Der Arenal ist der jüngste Vulkan Costa Ricas; die ältesten Lavagesteine, die mit ihm in Verbindung gebracht werden, sind 7000 Jahre alt. Der Vulkanismus ist in dieser Region aber deutlich älter. Das Alter des Nachbarvulkans Chato wird auf mindestens 38.000 Jahre geschätzt. Ein großer Ausbruch des Chatos stand vermutlich am Anfang der eruptiven Tätigkeit des Arenals. Der Chato brach zuletzt vor 3500 Jahren aus.
Lange Zeit galt der Vulkan Arenal bei den Menschen in seiner Nachbarschaft als erloschen, denn sein letzter bekannter Ausbruch ereignete sich vor der Landnahme durch die Spanier im 15. Jahrhundert. So sind lange Ruheperioden von mehreren Jahrhunderten, die sich mit aktiven Phasen abwechseln, typisch für den Arenal.
Neuere Untersuchungen belegen allerdings, dass der Vulkan abseits des Gedächtnisses der Menschen, dennoch aktiv war und sogar im 20. Jahrhundert 2 Ausbrüche mit einem VEI 2 produzierte, bevor er sich im Juli 1968 mit einem größeren Ausbruch zurückmeldete.
Dieser Ausbruch brachte es auf einen VEI 3 und kostete 78 Menschen das Leben. Auf 1100 m Höhe entstanden 3 neue Krater, die sich auf einer Ost-West verlaufenden Störungszone bildeten. Starke Explosionen förderten Tephra und große Lavablöcke. Die Lavablöcke schlugen auf der Vulkanflanke auf und generierten dort pyroklastische Ströme. Die Glutlawinen zischten zu Tal und zerstörten die Ortschaften Pueblo Nuevo und Tabacon. Nach 3 Tagen beruhigte sich der Vulkan wieder.

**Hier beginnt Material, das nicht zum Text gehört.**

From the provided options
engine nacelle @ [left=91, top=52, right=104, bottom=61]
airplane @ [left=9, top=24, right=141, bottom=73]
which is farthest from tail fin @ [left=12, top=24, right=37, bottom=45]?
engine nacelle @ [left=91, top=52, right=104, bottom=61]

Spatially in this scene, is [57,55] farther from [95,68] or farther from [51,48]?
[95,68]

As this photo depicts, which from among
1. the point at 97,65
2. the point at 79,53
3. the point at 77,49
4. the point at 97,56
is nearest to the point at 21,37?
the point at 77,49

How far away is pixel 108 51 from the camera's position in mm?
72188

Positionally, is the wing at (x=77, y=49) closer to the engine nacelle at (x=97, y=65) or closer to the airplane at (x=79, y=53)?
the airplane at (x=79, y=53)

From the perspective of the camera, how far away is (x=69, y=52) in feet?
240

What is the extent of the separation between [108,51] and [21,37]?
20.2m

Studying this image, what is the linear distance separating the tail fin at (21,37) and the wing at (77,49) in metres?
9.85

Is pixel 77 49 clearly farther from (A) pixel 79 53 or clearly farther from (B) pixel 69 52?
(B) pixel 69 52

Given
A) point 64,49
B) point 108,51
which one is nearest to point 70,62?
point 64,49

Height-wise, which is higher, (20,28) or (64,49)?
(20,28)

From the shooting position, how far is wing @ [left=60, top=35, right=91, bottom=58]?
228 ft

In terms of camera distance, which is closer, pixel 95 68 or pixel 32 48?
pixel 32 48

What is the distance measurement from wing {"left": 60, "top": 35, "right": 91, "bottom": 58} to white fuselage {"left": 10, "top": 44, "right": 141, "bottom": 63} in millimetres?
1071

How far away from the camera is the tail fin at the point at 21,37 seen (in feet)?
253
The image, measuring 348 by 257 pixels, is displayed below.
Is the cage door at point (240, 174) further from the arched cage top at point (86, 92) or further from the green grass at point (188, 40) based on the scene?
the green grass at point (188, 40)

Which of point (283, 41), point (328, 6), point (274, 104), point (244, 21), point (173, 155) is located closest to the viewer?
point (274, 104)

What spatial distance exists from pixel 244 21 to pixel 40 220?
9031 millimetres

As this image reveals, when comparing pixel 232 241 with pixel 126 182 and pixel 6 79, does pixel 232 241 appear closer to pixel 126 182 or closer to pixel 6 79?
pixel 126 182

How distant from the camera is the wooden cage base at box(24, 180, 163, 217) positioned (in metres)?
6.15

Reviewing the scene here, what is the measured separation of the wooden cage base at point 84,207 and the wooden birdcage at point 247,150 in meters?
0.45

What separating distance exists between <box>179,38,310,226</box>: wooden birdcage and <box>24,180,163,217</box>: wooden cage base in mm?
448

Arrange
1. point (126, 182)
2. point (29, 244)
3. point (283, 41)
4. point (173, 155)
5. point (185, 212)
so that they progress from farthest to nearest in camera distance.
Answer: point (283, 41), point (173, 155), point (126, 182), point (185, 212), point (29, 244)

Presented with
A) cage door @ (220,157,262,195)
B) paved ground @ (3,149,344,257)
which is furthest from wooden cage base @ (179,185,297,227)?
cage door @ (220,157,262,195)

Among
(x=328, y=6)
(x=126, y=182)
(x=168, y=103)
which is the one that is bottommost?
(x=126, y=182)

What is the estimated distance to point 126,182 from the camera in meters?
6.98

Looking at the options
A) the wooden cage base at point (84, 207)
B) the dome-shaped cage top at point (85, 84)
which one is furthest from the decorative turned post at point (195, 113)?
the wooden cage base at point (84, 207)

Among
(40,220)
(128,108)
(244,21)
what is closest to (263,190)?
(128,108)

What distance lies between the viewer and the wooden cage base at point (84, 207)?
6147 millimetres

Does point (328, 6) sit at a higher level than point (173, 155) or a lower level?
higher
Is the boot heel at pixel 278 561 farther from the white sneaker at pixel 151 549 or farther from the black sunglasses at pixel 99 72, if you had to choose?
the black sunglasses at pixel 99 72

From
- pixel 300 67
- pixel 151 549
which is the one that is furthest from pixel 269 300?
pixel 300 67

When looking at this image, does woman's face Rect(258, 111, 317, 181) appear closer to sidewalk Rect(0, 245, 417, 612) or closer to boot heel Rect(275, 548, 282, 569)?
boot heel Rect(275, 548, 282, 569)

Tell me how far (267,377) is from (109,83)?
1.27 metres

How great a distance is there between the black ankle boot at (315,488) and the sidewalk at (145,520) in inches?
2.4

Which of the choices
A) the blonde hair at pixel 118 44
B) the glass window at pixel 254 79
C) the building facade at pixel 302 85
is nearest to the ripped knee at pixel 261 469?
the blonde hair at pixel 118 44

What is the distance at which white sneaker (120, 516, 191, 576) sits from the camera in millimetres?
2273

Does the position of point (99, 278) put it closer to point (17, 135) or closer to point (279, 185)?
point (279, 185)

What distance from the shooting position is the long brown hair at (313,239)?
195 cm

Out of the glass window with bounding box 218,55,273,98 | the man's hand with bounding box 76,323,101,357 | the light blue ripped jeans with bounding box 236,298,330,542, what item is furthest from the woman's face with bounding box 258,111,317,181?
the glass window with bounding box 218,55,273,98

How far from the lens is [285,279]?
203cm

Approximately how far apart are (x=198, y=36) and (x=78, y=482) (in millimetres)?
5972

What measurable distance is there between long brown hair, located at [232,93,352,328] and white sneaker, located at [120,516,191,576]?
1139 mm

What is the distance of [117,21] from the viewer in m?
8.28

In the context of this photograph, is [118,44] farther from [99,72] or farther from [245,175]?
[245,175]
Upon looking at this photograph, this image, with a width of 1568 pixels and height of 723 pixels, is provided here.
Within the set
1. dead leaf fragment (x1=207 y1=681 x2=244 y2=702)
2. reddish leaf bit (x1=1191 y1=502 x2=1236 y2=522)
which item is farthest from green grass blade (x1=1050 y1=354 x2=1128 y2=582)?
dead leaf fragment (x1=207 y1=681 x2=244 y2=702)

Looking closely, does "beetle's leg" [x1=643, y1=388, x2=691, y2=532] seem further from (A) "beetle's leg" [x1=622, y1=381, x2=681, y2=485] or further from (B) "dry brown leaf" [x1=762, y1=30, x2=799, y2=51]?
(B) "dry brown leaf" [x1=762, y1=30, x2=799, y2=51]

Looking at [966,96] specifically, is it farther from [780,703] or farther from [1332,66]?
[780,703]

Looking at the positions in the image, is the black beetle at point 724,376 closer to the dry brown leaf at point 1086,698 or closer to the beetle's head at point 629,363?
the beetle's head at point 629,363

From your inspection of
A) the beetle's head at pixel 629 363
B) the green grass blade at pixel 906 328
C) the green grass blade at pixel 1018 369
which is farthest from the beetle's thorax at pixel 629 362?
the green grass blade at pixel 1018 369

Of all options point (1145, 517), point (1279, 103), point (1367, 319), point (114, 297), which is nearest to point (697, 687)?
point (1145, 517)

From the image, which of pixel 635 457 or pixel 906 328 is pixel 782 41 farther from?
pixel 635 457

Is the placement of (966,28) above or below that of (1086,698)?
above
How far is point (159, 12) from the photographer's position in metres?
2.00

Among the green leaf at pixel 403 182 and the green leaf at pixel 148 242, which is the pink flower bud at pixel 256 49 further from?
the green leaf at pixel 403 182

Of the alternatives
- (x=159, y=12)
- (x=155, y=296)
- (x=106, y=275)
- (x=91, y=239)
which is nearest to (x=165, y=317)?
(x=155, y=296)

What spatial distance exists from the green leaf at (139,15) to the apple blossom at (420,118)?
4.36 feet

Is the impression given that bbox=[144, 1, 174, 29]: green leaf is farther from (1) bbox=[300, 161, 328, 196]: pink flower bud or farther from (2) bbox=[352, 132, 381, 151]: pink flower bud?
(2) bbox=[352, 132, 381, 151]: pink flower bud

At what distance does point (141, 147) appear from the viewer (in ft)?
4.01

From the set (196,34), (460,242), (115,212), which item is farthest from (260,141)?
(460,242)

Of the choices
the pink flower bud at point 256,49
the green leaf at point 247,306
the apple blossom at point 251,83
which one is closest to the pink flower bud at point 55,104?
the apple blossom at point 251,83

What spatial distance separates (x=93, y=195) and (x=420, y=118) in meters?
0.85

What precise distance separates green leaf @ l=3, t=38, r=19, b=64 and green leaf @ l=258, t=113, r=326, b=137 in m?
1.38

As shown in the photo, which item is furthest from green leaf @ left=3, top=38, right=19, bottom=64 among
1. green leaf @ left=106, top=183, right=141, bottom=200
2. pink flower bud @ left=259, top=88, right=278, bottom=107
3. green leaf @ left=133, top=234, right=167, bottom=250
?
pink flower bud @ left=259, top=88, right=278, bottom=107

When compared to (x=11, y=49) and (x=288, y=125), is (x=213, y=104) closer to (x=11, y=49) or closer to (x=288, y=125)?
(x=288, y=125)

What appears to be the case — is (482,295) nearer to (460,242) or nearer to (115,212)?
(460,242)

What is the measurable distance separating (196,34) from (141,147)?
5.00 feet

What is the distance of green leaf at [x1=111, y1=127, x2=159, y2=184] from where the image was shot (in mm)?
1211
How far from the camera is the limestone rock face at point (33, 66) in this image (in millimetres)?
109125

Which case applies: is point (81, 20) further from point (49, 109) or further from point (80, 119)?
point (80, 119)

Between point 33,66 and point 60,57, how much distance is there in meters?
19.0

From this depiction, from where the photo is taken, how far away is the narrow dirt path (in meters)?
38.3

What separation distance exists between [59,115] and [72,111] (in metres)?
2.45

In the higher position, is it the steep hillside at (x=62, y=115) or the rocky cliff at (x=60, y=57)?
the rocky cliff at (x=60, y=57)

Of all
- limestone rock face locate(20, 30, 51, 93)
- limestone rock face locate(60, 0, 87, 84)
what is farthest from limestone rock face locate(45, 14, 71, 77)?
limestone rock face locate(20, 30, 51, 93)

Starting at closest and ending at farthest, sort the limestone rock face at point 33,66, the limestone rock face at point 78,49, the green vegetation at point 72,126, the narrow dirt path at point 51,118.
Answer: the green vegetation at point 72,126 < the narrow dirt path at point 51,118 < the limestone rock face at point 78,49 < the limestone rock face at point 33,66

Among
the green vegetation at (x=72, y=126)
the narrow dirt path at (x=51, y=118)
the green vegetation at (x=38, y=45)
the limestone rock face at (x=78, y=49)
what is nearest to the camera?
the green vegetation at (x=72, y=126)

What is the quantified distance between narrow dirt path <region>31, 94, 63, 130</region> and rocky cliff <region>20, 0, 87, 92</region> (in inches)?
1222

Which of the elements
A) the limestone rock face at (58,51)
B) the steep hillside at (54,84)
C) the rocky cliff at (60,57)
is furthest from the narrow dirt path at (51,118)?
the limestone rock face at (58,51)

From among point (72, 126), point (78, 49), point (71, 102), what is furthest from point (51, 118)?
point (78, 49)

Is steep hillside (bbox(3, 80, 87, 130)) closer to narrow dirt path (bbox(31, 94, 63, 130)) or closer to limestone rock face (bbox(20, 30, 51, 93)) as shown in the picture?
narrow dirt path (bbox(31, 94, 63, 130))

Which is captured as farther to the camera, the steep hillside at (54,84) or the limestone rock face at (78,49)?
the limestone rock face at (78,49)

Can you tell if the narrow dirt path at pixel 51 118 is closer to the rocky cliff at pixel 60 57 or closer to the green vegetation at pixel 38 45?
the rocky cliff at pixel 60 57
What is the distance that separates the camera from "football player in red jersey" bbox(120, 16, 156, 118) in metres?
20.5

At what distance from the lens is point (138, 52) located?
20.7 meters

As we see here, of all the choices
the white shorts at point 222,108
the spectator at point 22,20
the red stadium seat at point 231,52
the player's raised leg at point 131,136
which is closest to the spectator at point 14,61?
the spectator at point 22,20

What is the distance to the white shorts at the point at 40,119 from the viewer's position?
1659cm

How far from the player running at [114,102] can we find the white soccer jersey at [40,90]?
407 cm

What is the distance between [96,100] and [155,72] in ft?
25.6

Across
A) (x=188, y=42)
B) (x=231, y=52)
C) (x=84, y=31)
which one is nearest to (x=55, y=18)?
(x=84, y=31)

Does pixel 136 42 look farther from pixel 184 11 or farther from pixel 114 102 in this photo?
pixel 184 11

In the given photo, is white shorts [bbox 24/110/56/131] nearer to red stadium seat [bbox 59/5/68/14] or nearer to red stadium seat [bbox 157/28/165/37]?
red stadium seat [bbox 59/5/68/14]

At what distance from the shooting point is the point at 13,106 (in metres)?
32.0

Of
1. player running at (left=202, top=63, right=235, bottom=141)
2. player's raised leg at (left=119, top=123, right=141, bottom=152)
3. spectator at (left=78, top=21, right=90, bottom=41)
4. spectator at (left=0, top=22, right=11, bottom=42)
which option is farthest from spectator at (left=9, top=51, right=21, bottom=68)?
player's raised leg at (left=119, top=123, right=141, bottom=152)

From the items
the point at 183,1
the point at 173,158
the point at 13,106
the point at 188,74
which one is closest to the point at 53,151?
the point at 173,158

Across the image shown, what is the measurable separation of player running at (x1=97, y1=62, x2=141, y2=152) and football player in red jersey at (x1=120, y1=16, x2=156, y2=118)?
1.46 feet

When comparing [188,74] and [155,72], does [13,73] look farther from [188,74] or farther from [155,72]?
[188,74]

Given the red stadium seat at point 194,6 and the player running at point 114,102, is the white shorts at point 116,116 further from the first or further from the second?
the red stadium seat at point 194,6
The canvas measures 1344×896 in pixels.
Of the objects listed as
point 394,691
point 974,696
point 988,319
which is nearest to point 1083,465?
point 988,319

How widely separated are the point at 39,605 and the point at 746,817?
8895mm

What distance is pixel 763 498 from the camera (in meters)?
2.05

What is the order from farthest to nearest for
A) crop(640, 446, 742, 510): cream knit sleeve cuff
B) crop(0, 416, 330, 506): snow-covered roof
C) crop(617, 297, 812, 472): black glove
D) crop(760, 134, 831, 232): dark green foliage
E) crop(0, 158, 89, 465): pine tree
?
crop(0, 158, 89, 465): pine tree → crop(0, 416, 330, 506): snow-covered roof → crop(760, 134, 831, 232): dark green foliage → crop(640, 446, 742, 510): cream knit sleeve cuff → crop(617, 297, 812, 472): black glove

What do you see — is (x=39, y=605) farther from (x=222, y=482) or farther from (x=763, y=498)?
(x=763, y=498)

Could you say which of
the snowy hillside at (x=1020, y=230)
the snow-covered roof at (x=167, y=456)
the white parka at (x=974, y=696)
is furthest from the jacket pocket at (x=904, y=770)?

Im September ereigneten sich wieder einige Explosionen, die allerdings weniger stark waren. Zudem wurden Lavaströme gefördert.
Seitdem gilt der Arenal als daueraktiv, allerdings fluktuiert die Stärke seiner Ausbrüche phasenweise. Meistens sind im oberen Drittel des Vulkans zähflüssige Lavaströme von einigen 100 Metern Länge zu beobachten. Sie verursachen oft Steinschläge. Strombolianische Ausbrüche finden in aktiven Phasen mehrmals täglich statt. Die Anzahl der Ereignisse schwankt stark; in Hochphasen wurden schon bis zu 22 Eruptionen pro Tag registriert, in Tiefphasen eruptiert der Arenal nur 2 - 3 mal am Tag.
Alle paar Jahre kommt es zu stärkeren Ausbrüchen. Sie ereignen sich oft ohne Vorwarnung. Eine Besteigung des Vulkans gilt aufgrund seiner Unberechenbarkeit als gefährlich.